To do: Search the entries for the word "them". Copy every line that holds it.

Data for this exercise:

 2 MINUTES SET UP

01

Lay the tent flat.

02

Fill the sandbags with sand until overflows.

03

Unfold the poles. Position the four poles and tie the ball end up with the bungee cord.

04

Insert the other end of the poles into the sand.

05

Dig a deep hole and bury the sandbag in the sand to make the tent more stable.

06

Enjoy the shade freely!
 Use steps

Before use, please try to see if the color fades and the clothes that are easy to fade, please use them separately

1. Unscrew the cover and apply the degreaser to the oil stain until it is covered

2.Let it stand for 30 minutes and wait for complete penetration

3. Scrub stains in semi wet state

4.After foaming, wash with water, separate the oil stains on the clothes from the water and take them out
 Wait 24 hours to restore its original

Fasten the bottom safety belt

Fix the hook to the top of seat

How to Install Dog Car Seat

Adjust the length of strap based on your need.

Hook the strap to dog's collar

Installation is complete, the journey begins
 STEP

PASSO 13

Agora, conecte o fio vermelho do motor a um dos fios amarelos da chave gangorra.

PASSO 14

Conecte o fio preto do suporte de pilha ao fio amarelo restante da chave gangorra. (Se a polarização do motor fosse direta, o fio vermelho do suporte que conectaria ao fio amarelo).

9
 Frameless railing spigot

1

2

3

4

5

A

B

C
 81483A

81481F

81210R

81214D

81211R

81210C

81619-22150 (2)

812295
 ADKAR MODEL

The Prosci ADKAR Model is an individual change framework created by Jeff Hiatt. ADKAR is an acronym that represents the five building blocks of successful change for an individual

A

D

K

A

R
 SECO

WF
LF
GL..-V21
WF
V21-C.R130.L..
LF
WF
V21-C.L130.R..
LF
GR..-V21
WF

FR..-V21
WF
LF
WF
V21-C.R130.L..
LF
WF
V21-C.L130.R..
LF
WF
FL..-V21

Expected output:
Before use, please try to see if the color fades and the clothes that are easy to fade, please use them separately
4.After foaming, wash with water, separate the oil stains on the clothes from the water and take them out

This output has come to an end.